## [TEXT BLOCK]
___

To validate whether your installation is running with Bandwidth Manager, run cilium status in any of the Cilium pods and look for the line reporting the status for “BandwidthManager” which should state “EDT with BPF”.

BBR congestion control for Pods

The base infrastructure around MQ/FQ setup provided by Cilium’s Bandwidth Manager also allows for use of TCP BBR congestion control for Pods. BBR is in particular suitable when Pods are exposed behind Kubernetes Services which face external clients from the Internet. BBR achieves higher bandwidths and lower latencies for Internet traffic, for example, it has been shown that BBR’s throughput can reach as much as 2,700x higher than today’s best loss-based congestion control and queueing delays can be 25x lower.

In order for BBR to work reliably for Pods, it requires a 5.18 or higher kernel. As outlined in our Linux Plumbers 2021 talk, this is needed since older kernels do not retain timestamps of network packets when switching from Pod to host network namespace. Due to the latter, the kernel’s pacing infrastructure does not function properly in general (not specific to Cilium). We helped fixing this issue for recent kernels to retain timestamps and therefore to get BBR for Pods working.

BBR also needs eBPF Host-Routing in order to retain the network packet’s socket association all the way until the packet hits the FQ queueing discipline on the physical device in the host namespace.

___

## [INFORMATION SHOWN]

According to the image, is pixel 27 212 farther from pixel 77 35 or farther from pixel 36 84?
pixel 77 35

___

## [WHAT THIS EXERCISE ASKS]
(1) Answer these from the text on Cilium's Bandwidth Manager and BBR:
(a) What should the "BandwidthManager" line in cilium status say?
(b) What kernel version does BBR need to work reliably for Pods?
(c) What does BBR need so that a packet keeps its socket association until it reaches the FQ queueing discipline?
(2) Carry on the text about Cilium's Bandwidth Manager and BBR from its last sentence.

## [RESPONSE LIST]
(1)
(a) "EDT with BPF"
(b) 5.18 or higher
(c) eBPF Host-Routing

(2)
Requirements:

  • Kernel >= 5.18

  • Bandwidth Manager

  • eBPF Host-Routing

To enable the Bandwidth Manager with BBR for Pods:

helm install cilium cilium/cilium --version 1.15.1 \
  --namespace kube-system \
  --set bandwidthManager.enabled=true \
  --set bandwidthManager.bbr=true \
  --set kubeProxyReplacement=true

To validate whether your installation is running with BBR for Pods, run cilium status in any of the Cilium pods and look for the line reporting the status for “BandwidthManager” which should then state EDT with BPF as well as [BBR].

XDP Acceleration

Cilium has built-in support for accelerating NodePort, LoadBalancer services and services with externalIPs for the case where the arriving request needs to be pushed back out of the node when the backend is located on a remote node.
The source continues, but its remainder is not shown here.